Editor’s Note: This review contains major spoilers.
“The Drama,” starring Zendaya and Robert Pattinson, cordially invites viewers to a film that arrives with a mysterious premise. Audiences are only given a brief synopsis, accompanied with elegant marketing from A24 and the promise of an interesting watch due to the star power of the titular cast. The film begins with stylistic confidence that quickly gives way to a frustrating piece that fails to deliver on the weight of its subject matter.
Directed by Kristoffer Borgli (“Dream Scenario”), the film follows Emma, played by Zendaya, and Charlie, played by Pattinson, in the week leading up to their wedding. For the young couple in love, all seems normal, going about their last few wedding planning tasks. This tranquility is upended when Emma reveals she planned and almost carried out a school shooting when she was in high school.
The eponymous “drama” of Emma’s past is revealed less than 30 minutes into the film, but not before Borgli fast-tracks us through Charlie and Emma’s relationship. Rather than allowing the couple’s chemistry to be shown organically on-screen, the film relies on a montage of flashbacks to key moments in their relationship, including the meet-cute, first date and first kiss. While this structure efficiently establishes their history, it feels like a lazy shortcut that assumes a limited audience attention span. As a result, their relationship becomes a pairing we understand in theory but don’t feel intimately.
Despite the film’s lack of investment in its key relationship, both Zendaya and Pattinson provide incredibly natural performances. Conversations between characters are a notable strength of the film, with dialogue being realistically messy with overlap. Zendaya captures the quiet unraveling of Emma as she tries to maintain control while her world collapses. Pattinson portrays Charlie with an increasing level of anxiety and paranoia as the film progresses. Because the performances are so realistic, the audience’s discomfort is heightened.
This discomfort becomes the film’s defining feature. The couple’s wedding looms over their heads, the tension escalating to near-intolerability. Charlie’s inability to confront Emma over her past actions coupled with Emma’s unwillingness to speak about it pushes the film’s breaking point to the day of the wedding. Scenes stretch with awkwardness, eliciting squirmish reactions and dread for the couple’s special day.

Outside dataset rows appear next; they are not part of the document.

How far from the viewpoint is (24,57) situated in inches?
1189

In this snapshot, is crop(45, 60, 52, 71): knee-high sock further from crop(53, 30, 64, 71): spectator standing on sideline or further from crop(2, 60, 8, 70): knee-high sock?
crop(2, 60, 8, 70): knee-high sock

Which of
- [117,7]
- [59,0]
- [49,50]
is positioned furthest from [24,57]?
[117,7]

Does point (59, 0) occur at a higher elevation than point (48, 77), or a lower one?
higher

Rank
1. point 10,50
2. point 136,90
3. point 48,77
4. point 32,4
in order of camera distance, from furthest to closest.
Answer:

The film’s major faltering stands as its handling (or dismissal) of the very issue it centers around. The “drama,” tied to a sensitive and ever-present topic in America, constitutes exploration within the film, but the topic is explored only superficially. Rather than engaging deeply with the implications of Emma’s actions, the film chooses to gloss over them by suggesting the couple can simply “start over” at the end of the film.
“The Drama” dazzles with its performance and presentation, but fails where commitment matters most. Borgli’s inability to address the film’s subject and treating it the same as he does the rest of the film’s jokes transforms what could’ve been a dialogue on a serious and topical issue into a trite ending and a waste of talent.